From getting the big things right like interiors that are modern in their relaxed comfort but historic in their opulence – the product of Amanda Rosa’s keen design eye – to the smallest details, Dakota delivers. ‘We pay attention to the little things. Does the soap lather?’ Every detail is curated for the guest. The music, the lighting, it’s all carefully considered. And it’s not just in the guest bedroom where Dakota delivers on its promise of special treatment – Manchester’s only cigar garden, champagne rooms, energising cocktail bars and a heart-warming brasserie as you would only expect from the founder of Malmaison, Dakota delivers outside the room as well.

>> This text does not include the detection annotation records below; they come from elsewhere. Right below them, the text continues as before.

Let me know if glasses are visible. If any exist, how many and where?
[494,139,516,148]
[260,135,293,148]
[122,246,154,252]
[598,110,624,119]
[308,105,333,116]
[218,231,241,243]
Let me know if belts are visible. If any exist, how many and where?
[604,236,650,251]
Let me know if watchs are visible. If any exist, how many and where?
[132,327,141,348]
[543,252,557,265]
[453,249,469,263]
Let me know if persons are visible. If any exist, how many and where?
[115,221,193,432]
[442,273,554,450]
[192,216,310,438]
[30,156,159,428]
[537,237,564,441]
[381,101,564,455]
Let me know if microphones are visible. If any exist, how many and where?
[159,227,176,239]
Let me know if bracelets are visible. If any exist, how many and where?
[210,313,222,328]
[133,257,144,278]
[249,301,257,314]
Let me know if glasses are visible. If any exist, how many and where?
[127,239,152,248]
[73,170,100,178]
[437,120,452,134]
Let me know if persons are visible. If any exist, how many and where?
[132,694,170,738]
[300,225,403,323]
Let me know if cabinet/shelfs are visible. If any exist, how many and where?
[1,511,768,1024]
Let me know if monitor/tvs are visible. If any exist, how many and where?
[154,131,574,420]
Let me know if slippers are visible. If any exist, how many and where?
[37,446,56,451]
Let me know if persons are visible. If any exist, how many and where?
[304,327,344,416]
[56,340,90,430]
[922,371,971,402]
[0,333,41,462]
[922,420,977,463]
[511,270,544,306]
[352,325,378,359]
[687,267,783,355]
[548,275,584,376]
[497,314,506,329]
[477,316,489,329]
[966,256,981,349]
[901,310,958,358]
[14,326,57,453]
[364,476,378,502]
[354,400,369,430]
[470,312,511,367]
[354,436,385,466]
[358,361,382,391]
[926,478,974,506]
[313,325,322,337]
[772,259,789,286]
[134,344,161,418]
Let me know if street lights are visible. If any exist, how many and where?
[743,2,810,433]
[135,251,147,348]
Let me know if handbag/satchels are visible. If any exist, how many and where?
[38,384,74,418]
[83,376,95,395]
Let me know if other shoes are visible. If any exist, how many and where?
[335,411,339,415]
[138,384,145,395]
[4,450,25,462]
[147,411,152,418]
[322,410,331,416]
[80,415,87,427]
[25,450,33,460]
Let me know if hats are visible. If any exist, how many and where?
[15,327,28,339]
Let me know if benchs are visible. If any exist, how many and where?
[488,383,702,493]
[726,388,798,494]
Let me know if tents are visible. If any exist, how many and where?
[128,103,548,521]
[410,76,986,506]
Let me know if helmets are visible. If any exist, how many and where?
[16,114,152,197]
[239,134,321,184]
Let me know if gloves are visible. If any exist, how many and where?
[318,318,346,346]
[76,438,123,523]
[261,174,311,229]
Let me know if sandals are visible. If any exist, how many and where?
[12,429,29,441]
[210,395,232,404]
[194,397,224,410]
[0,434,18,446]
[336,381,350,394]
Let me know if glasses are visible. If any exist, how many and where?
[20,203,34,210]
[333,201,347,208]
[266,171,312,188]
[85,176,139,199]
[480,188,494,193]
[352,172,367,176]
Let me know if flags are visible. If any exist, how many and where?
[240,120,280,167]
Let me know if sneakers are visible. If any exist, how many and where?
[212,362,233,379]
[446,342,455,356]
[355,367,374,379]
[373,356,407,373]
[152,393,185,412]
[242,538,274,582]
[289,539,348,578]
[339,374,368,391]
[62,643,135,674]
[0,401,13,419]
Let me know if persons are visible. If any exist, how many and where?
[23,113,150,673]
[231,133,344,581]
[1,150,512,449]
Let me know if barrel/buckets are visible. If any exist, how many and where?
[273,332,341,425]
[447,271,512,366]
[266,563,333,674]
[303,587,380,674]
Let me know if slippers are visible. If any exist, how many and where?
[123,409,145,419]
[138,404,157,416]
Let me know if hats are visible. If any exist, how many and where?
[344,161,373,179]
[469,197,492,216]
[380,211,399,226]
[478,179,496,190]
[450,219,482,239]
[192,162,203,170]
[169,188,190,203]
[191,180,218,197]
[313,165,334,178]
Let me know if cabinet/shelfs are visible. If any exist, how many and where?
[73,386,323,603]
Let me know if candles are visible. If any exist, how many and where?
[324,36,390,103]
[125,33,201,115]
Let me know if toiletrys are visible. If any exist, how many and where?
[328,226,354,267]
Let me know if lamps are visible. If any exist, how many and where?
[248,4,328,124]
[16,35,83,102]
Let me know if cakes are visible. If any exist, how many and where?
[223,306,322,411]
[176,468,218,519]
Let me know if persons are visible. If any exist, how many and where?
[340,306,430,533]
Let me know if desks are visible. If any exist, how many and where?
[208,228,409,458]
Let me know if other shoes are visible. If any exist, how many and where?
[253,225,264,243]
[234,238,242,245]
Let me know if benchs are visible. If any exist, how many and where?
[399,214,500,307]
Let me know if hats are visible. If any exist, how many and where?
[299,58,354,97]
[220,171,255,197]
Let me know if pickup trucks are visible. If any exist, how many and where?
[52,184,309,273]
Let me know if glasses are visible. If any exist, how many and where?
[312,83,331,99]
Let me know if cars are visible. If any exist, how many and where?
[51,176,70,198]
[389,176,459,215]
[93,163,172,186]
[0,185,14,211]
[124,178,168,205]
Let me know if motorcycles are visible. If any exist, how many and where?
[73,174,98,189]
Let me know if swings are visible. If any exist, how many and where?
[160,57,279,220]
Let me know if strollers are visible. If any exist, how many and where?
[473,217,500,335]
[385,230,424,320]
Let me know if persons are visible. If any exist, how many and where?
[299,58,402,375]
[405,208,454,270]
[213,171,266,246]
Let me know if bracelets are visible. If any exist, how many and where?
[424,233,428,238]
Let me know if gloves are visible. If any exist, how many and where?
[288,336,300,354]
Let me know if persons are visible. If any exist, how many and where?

Most importantly, luxury, just as it was in the golden days of aviation and in today’s very best service brands, is delivered through people. Whereas people are the first to go in the quest for efficiency in any industry, the opposite holds true at Dakota. Butlers, chauffeurs, the very best waitstaff and hotel professionals literally open doors to a new form of hospitality, enliven the trip and leave little to be desired.